Die Herausforderungen der Inklusion

Der Diskurs über Inklusion wird oft von der Realität eingeholt, dass in Sonderschulen die Klassengrößen kleiner sind als in Regelschulen. Während in Sonderschulen zwischen sechs und zehn Kinder unterrichtet werden, sind es in Regelschulen oft 20 bis 30 Kinder. Eva Wenzel, eine Sonderschullehrerin, spricht sich für eine individuelle Fallbeurteilung und die Wahlfreiheit der Eltern aus. Jeanette Pschill, Mutter eines Sonderschülers, bringt Licht ins Dunkel und schildert ihre Erfahrungen mit Behörden und die Diskriminierung, die sie und ihr Kind in Regelschulen erfahren mussten. Sie fordert mehr Aufklärung, um gegen diese Diskriminierung vorzugehen. Zeman argumentiert, dass Diskriminierung nicht durch eine bloße Umbenennung von Schulen verschwinden kann.

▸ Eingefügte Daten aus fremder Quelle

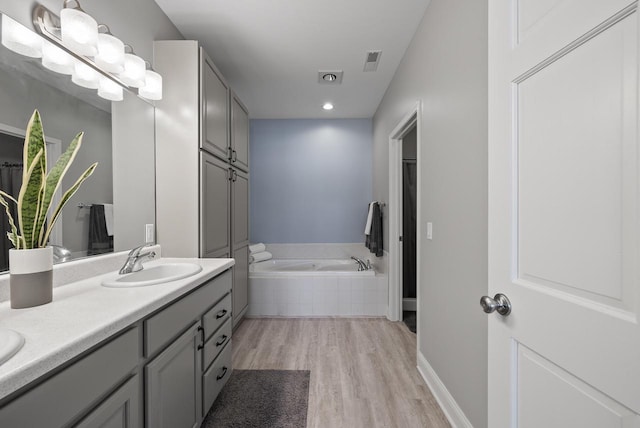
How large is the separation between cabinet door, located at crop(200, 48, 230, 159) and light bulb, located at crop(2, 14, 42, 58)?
857 millimetres

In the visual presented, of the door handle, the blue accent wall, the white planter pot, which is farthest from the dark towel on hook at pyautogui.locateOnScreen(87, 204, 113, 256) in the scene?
the blue accent wall

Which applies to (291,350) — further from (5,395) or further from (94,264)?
(5,395)

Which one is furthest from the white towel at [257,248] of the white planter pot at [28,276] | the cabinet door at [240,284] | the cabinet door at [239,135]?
the white planter pot at [28,276]

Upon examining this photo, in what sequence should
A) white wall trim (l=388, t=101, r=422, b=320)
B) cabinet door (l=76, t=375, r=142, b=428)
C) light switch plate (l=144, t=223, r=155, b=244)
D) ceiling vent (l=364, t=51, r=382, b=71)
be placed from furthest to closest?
white wall trim (l=388, t=101, r=422, b=320)
ceiling vent (l=364, t=51, r=382, b=71)
light switch plate (l=144, t=223, r=155, b=244)
cabinet door (l=76, t=375, r=142, b=428)

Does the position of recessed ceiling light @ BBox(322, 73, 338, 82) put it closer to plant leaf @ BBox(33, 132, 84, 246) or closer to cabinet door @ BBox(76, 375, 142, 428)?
plant leaf @ BBox(33, 132, 84, 246)

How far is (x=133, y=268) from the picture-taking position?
4.89ft

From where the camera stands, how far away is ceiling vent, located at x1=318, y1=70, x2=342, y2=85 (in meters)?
2.75

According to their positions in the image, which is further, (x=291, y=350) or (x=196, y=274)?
(x=291, y=350)

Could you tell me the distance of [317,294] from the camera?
3211mm

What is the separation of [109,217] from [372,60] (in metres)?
2.34

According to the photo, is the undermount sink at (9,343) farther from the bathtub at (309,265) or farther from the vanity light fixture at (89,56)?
the bathtub at (309,265)

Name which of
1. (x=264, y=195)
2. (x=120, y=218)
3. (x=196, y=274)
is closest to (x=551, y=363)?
(x=196, y=274)

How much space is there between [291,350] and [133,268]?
4.85 feet

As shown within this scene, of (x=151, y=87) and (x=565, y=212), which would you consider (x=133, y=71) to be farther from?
(x=565, y=212)
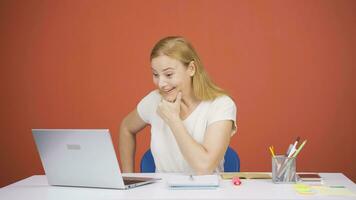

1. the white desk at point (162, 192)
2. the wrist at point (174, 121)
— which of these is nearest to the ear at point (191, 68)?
the wrist at point (174, 121)

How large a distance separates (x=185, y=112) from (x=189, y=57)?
253mm

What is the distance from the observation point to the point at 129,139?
289cm

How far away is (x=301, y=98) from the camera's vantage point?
3752 millimetres

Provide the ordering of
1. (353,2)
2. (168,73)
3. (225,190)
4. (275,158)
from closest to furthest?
(225,190) < (275,158) < (168,73) < (353,2)

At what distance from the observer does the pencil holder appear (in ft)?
6.77

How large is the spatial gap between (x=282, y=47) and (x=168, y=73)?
1474 millimetres

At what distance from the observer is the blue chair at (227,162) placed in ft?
8.52

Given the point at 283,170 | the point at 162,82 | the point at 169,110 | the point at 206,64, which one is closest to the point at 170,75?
the point at 162,82

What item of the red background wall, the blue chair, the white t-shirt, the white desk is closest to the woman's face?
the white t-shirt

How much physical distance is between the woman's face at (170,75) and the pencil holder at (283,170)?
2.05 feet

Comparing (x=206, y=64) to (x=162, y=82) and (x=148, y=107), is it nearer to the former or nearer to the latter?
(x=148, y=107)

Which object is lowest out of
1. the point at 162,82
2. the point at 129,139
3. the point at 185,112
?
the point at 129,139

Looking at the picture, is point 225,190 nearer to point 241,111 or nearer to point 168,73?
point 168,73

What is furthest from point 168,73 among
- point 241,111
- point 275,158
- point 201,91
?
point 241,111
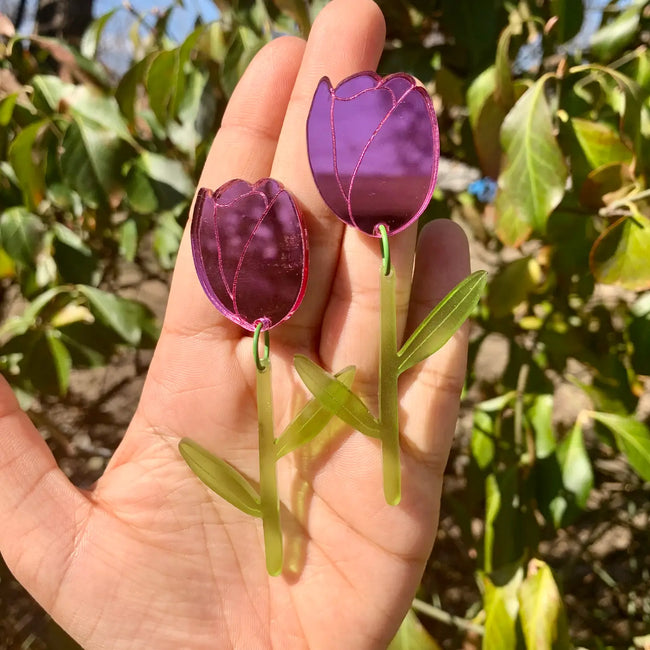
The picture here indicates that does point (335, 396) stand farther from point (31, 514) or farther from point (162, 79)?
point (162, 79)

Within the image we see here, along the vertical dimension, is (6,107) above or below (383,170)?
above

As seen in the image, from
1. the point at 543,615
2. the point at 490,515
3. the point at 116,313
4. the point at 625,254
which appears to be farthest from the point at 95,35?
the point at 543,615

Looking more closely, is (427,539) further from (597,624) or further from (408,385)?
(597,624)

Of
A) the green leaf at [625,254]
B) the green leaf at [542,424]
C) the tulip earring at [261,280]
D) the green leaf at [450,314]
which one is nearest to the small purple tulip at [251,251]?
the tulip earring at [261,280]

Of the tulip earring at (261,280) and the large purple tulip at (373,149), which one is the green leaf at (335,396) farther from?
the large purple tulip at (373,149)

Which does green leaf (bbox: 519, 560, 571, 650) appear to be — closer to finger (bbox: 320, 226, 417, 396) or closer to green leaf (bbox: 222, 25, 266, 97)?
finger (bbox: 320, 226, 417, 396)

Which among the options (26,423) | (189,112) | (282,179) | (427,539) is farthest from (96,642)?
(189,112)
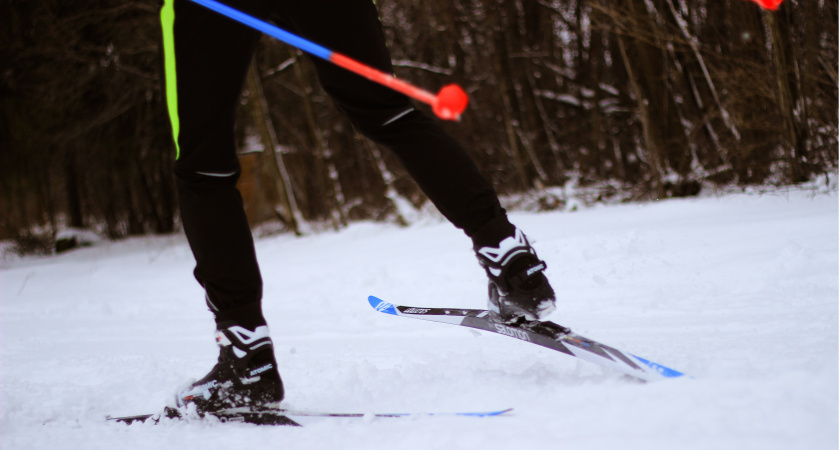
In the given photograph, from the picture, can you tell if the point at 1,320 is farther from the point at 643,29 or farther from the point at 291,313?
the point at 643,29

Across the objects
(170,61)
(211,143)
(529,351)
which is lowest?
(529,351)

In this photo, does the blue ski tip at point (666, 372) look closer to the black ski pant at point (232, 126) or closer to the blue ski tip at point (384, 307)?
the black ski pant at point (232, 126)

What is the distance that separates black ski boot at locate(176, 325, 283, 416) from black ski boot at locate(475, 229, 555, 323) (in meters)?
0.59

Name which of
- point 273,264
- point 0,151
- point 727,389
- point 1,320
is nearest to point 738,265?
point 727,389

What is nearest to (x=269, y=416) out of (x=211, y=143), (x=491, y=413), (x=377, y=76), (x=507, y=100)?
(x=491, y=413)

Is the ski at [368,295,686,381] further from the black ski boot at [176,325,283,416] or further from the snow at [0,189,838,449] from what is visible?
the black ski boot at [176,325,283,416]

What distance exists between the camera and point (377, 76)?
120 centimetres

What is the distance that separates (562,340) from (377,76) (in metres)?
0.73

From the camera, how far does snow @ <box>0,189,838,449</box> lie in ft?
3.36

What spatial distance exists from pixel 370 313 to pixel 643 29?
5016mm

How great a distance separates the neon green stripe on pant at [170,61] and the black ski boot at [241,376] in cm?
49

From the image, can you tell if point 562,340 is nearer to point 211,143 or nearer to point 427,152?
point 427,152

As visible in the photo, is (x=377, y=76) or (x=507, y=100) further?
(x=507, y=100)

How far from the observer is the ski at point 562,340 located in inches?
46.6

In einem breiteren Kontext betrachtet, zeigt sich, dass das Problem der inklusiven Bildung nicht nur in Österreich, sondern auch in Deutschland besteht. Dort wird Behinderung oft nicht als normaler Teil der menschlichen Diversität anerkannt, was die Notwendigkeit von Sonderstrukturen aufrechterhält. Kritiker sehen das Elternwahlrecht häufig als Scheinwahlrecht, das dazu dient, Förderschulen zu erhalten. Sechs von zehn Kindern mit sonderpädagogischem Förderbedarf besuchen Förderschulen, oft weil es in der Nähe keine qualitativ hochwertigen inklusiven Schulen gibt. Ressourcen für inklusive Bildung sind zwar vorhanden, stecken aber im Förderschulsystem fest. Diese Herausforderungen werden durch die Tatsache verstärkt, dass Lehrkräfte an Regelschulen oft nicht ausreichend für inklusiven Unterricht ausgebildet sind.

Ein Blick in die Zukunft

Die inklusiven Bestrebungen in Deutschland sind, trotz einiger Fortschritte, noch nicht weit verbreitet. Die UN-Behindertenrechtskonvention fordert nicht die Abschaffung von Förderschulen, sondern einen systematischen Wandel hin zu einem inklusiven Bildungssystem. Aktuell besuchen über 55,9% der Schüler mit sonderpädagogischem Förderbedarf Förderschulen, was die stagnierende Exklusionsquote unterstreicht. Die Aufrechterhaltung separierender Strukturen wird als teuer und ineffizient angesehen. Um ein inklusives System zu schaffen, ist es notwendig, die Trennung von Diagnostik und Pädagogik zu überdenken und die Rolle der Sonderpädagog*innen zu stärken.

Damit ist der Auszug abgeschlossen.